Solomon needs glasses. AGAIN.
That kid has broken, bent, lost, damaged, or outgrown countless glasses in the last three years. Lenscrafters hates us because we cash in on their free repair/replacement policy about four times a year. This time he needed a new prescription. He was at the ophthalmologist a couple weeks ago and his glaucoma was under control but his nearsightedness had worsened by .75 in each eye. We kind of guessed this was happening because we kept finding him sitting on a stool 16 inches in front of our 50" television and squinting while playing FIFA 14 Soccer on the PS3.
We've been too busy to get in to Lenscrafters so it comes down to Friday afternoon. Brian is (of course) still working, Thomas is going to a haunted corn maze with a friend, Meredith is at the neighbors', Tinsaye found her own ride back and forth to soccer practice, and I yell outside, "Sol! It's now or never! Get in the van, we're going to get your glasses!" Moaning, tears, agony...Mom just killed his epic game of football with Max on a beautiful October afternoon.
Like this is my idea of fun.

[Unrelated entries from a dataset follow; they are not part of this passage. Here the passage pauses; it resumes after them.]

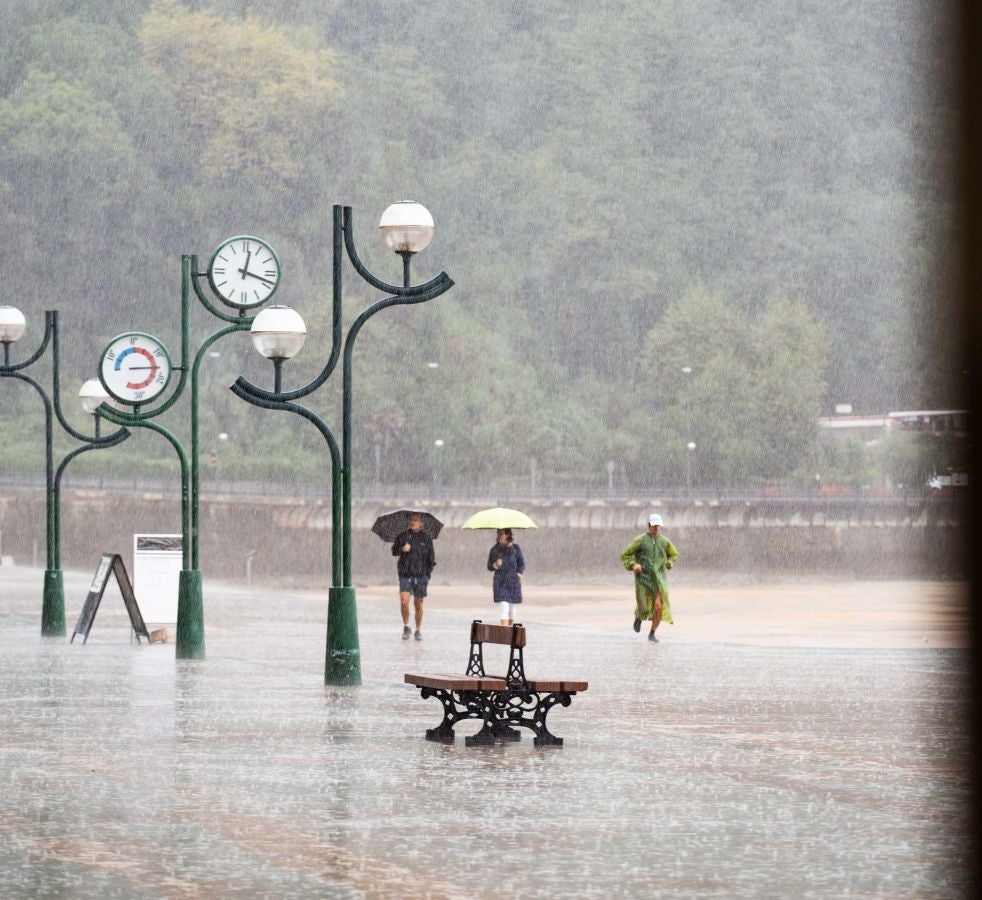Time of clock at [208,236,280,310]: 12:18
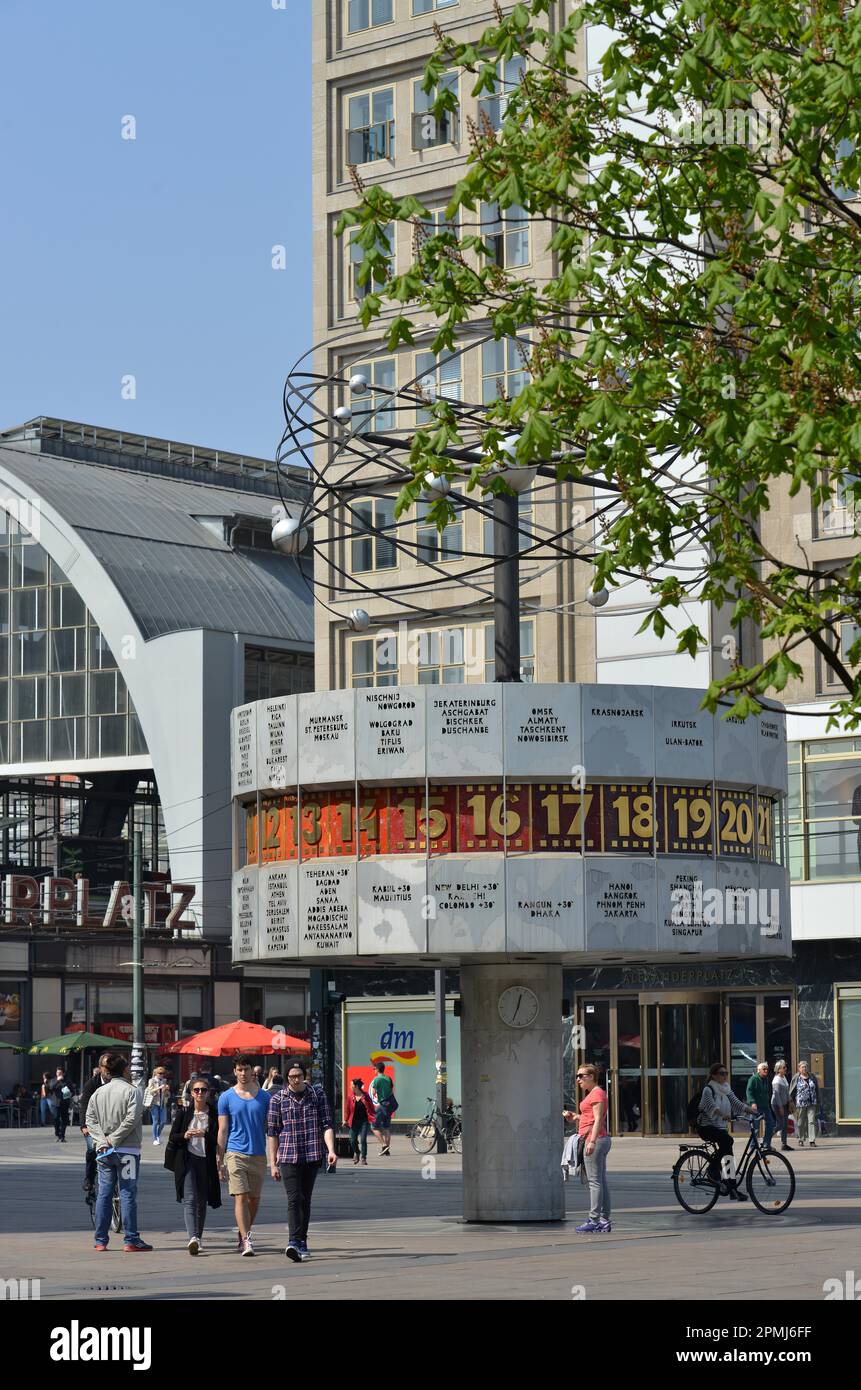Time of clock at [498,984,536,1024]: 12:34
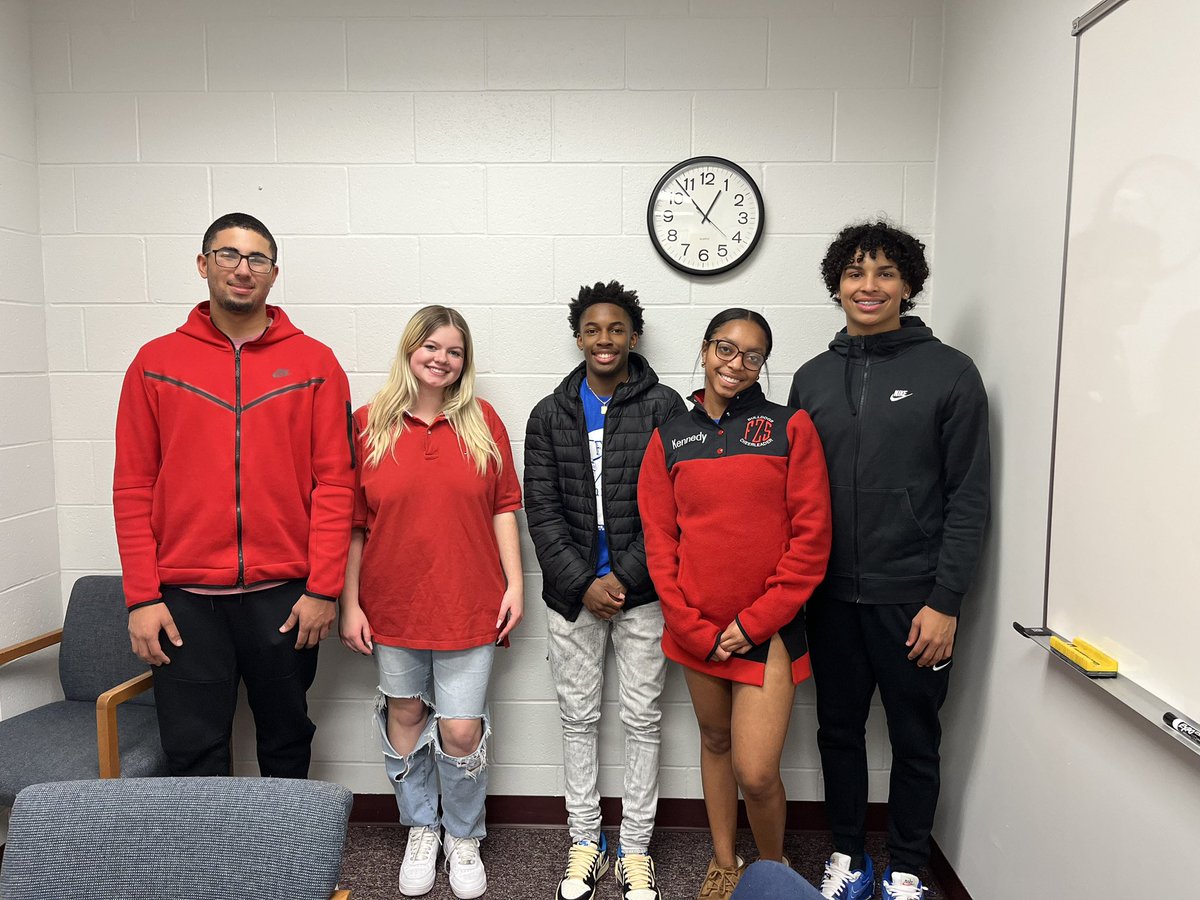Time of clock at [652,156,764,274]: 12:53
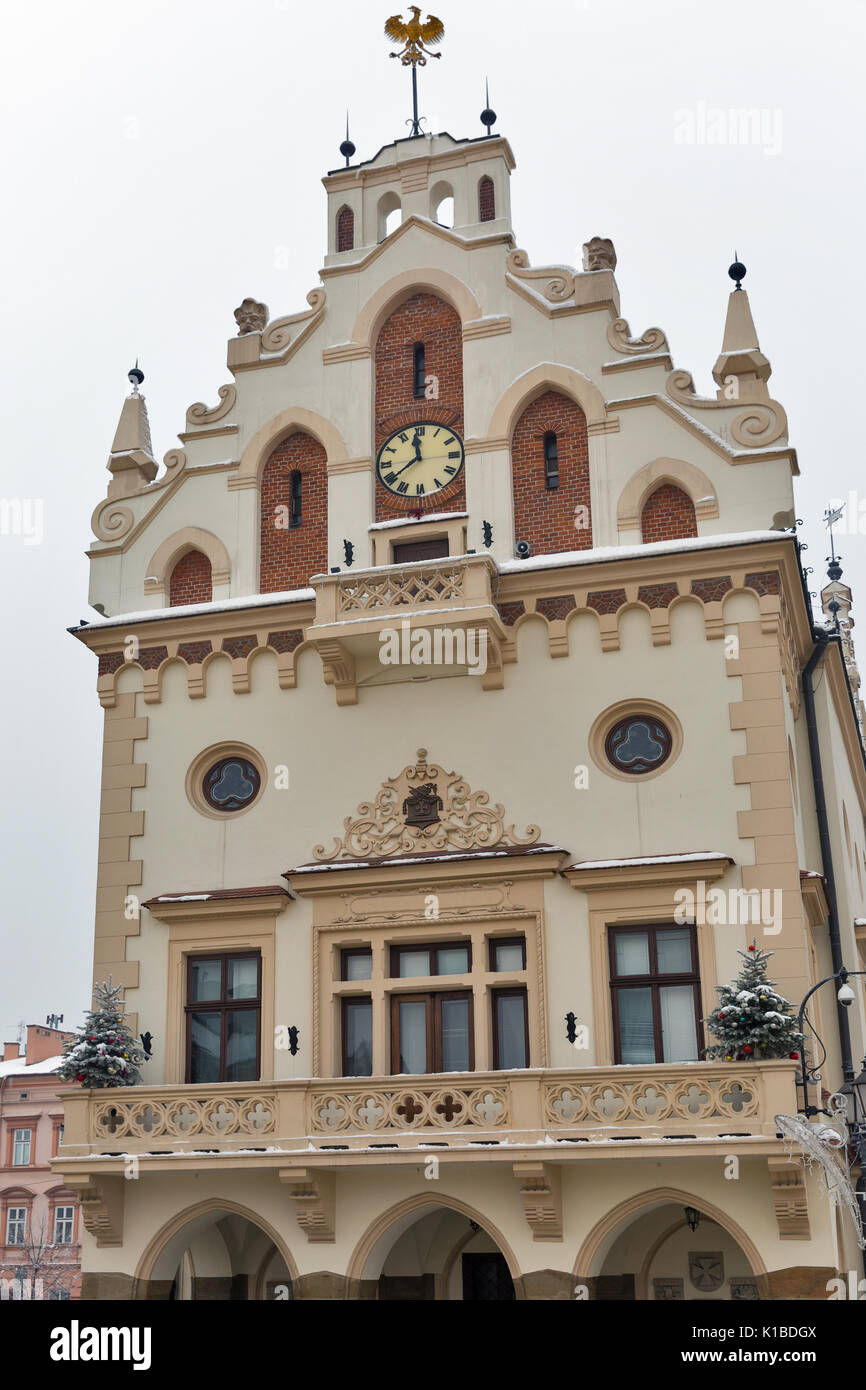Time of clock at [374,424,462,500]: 11:38
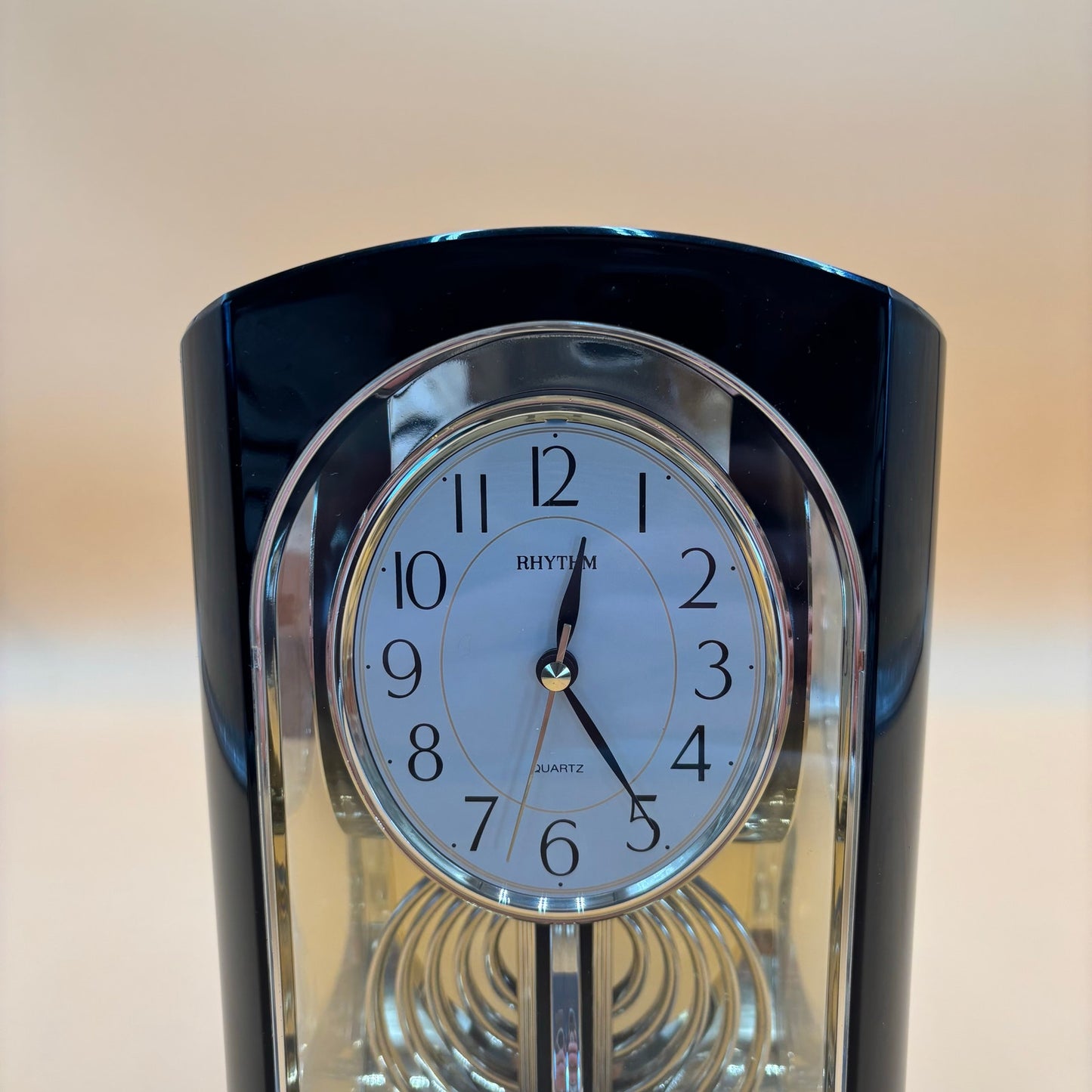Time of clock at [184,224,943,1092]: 12:24
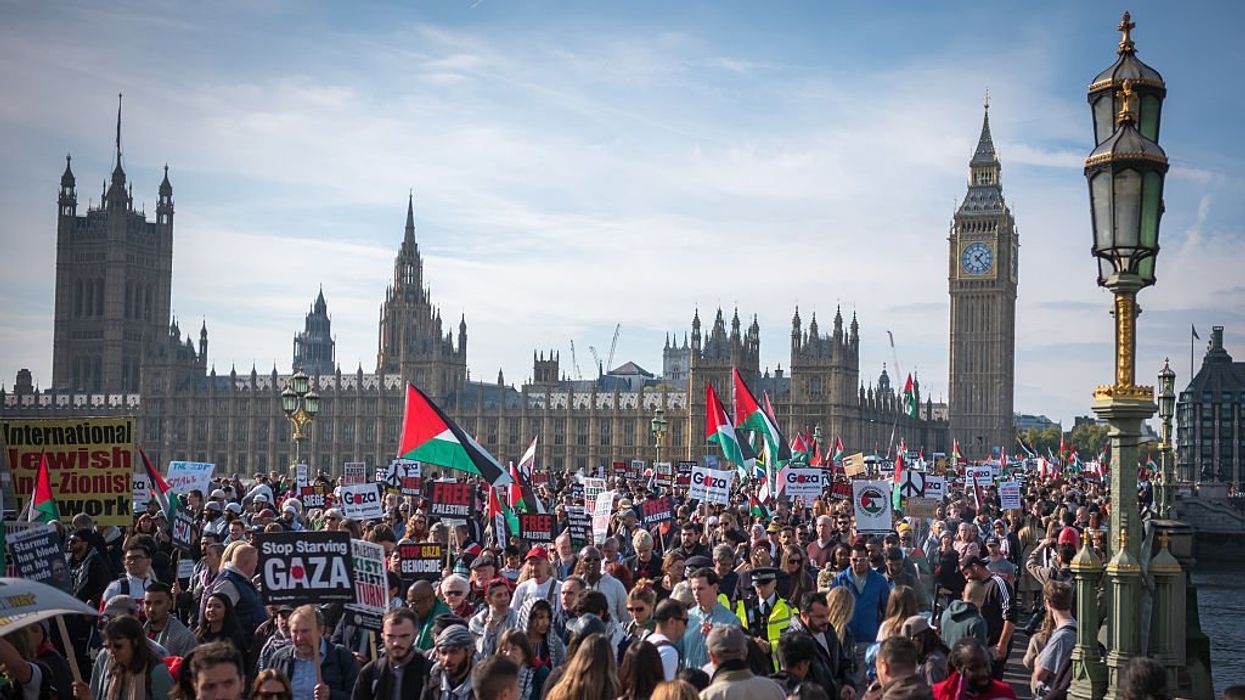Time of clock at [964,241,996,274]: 1:22
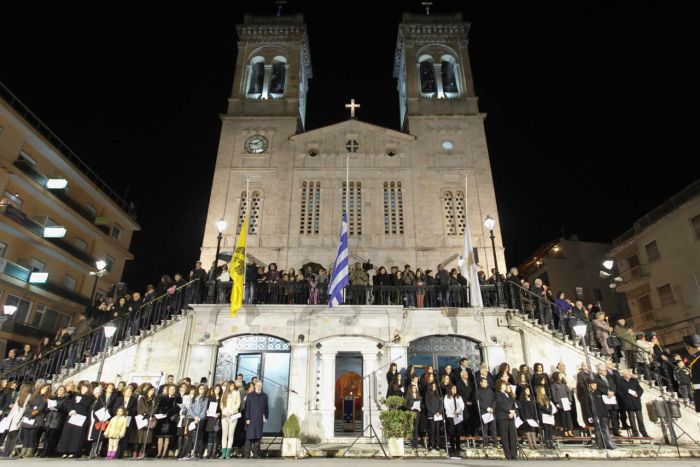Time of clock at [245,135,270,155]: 9:08
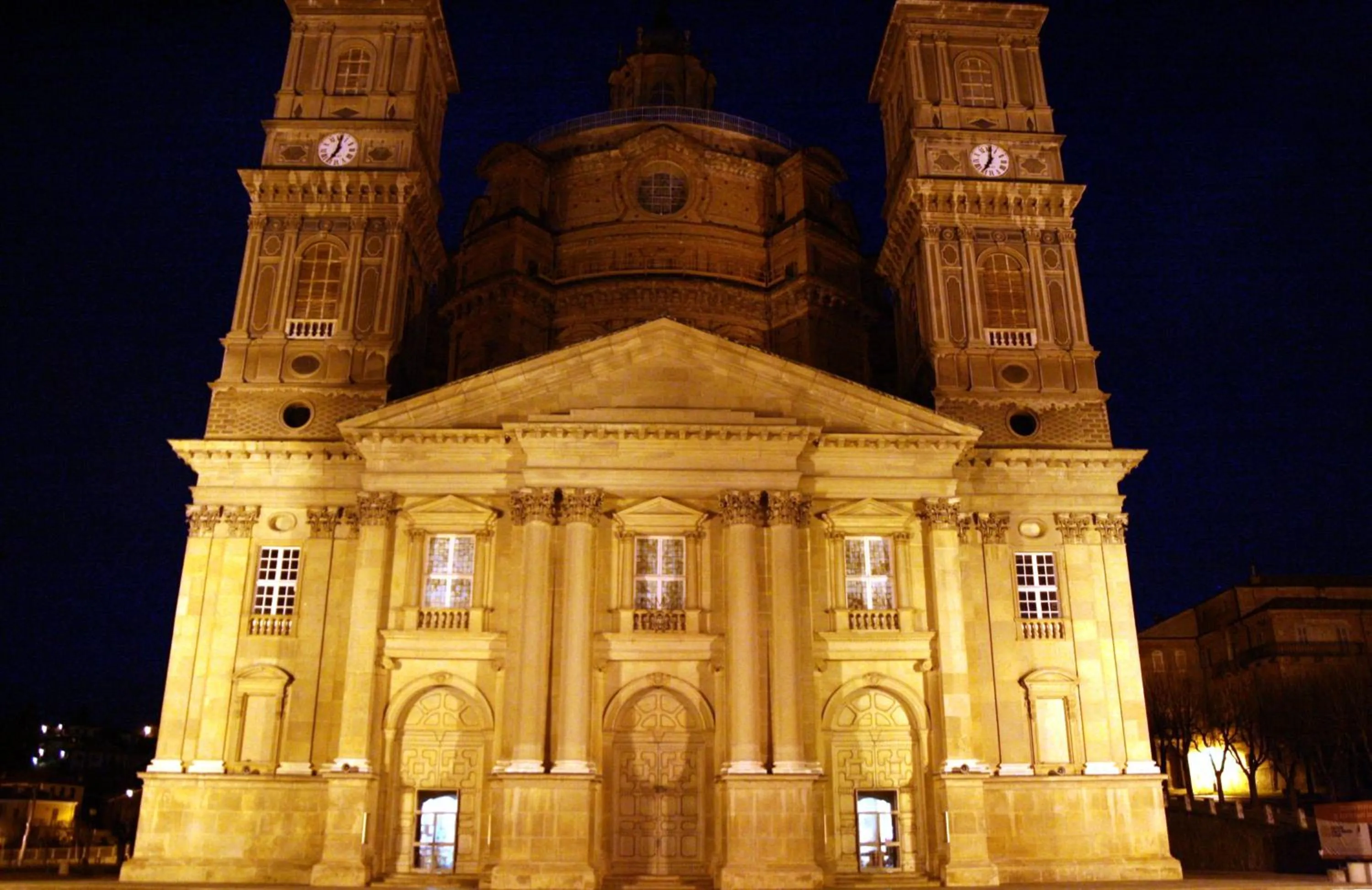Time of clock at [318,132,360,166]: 7:01
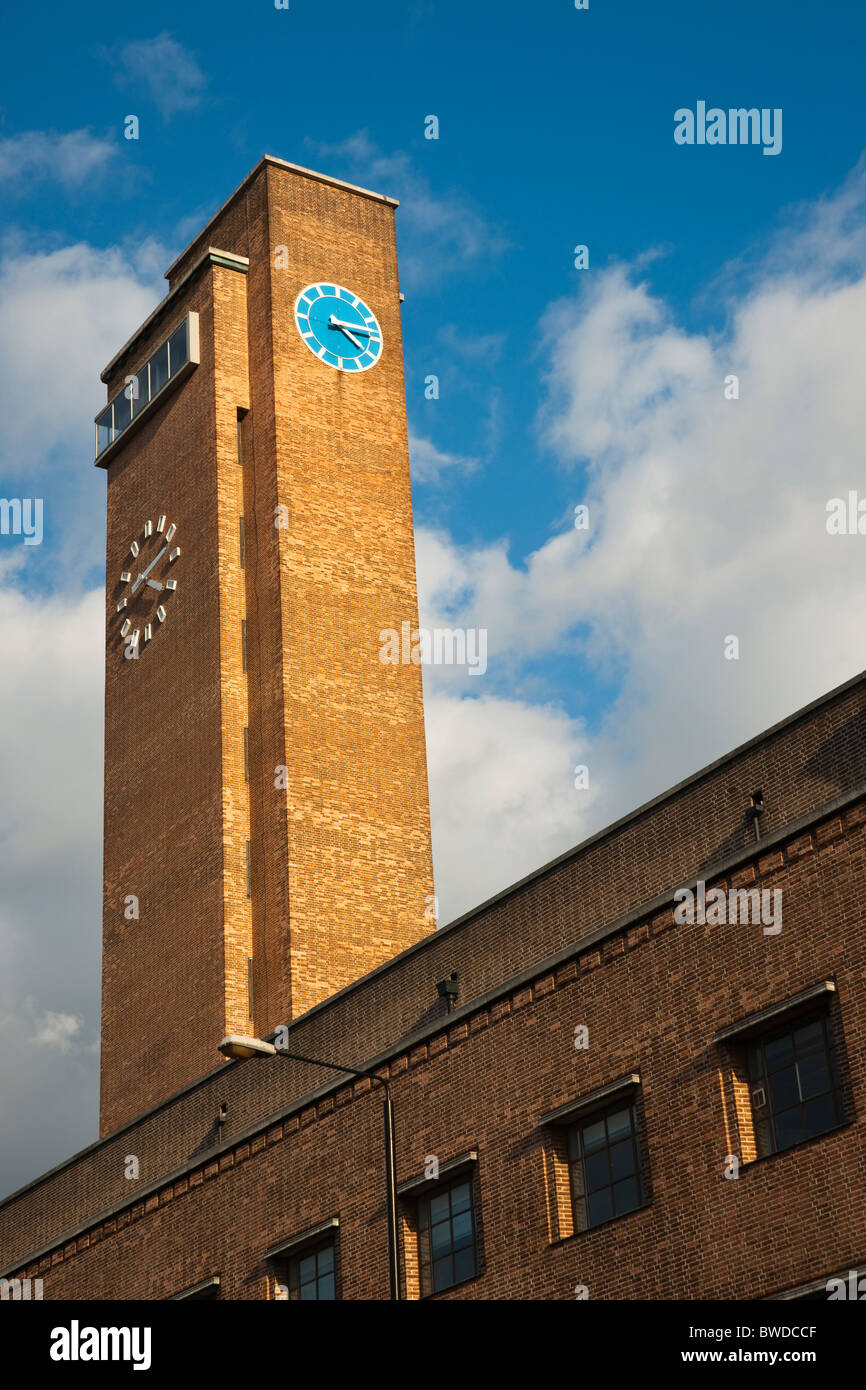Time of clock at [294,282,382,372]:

Spending my Friday night at the [grotequely consumerist monument to American excess] mall spending MORE money [that comes out of my persistently decreasing paycheck] on glasses that will [inevitably and prematurely] get destroyed [by a soccer ball, football, or brother]. Yeah, I know how to really rock a Friday night.
That is my normal rant, but the teeny, tiny, hideous whisper in the bottom of my brain that I try to ignore also adds "...for a kid that you CHOSE to adopt. What else could you have done with your time and money if you didn't adopt him?"
This goes to the heart of every adoptive parent's greatest fear... regret. A sickening form of 'buyer's remorse'. Looking back at the series of well-intended choices you've made and thinking maybe this wasn't such a good idea after all. I believe it is the fear of encountering this regret that stops many people cold in their tracks as they consider adoption. What if I never feel like this is "my" child? What if I don't love him? What if I change my mind? Here's the really bad news: even if you clear that hurdle and you do adopt and you do love him and his is your child and you don't change your mind, you will still occasionally hear that hideous whisper asking you "what if..."
I have found that the Hideous Whisper comes when I am tired in all the ways a person can be tired. It comes when Brian and I are arguing about money. It comes when I literally trip over all the bikes/shoes/balls in the garage or when I am running late because of too many kids too little time and I just can't get everyone where they need to be when they need to be there. I'm at my limit and there is is: "...what if...?"
Here's what I have learned though: ignore it and wait.
We get to the mall and walking in Solomon takes my hand. He's my last hand-holding kid. He's chattering away about something that happened at school, completely unaware of how much I love to hold that small brown hand and how precious it is to me and how deeply I am aware of the quickly approaching time when he would rather die than hold his mom's hand at the mall. And then I feel the big, slow, heavy squeeze on my heart that puts a lump in my throat and tears in my eyes.
The Lenscrafter lady fits him for glasses and he asks nonstop questions: where do they make the lenses? where do they make the frames? will they bend? how does your computer measure my eyes? and I watch him taking it all in and the Big Squeeze comes again and I wonder where all his questions will take him and I cannot wait to see what he does in this world.
Then we go to the food court and he is devouring a giant plate of Sesame Chicken. Through a big grin with noodles hanging out of his mouth he says, "Hey mom, we're having a date!" and the Big Squeeze comes yet again.
Then he tries on his new glasses and with unbridled excitement he squeals, "that sign WAY OVER THERE says '50% off clearance frames'!!! I love these glasses! Thank you Mom!" and I'm squeezed so hard I can hardly see through my tears to pay [with my Flex benefits card that was declined due to 'insufficient fund balance remaining'].
When the Hideous Whisper of fear comes I ignore it and wait because I have learned that the Big Squeeze of love will always come and it will always be infinitely more powerful than the fear.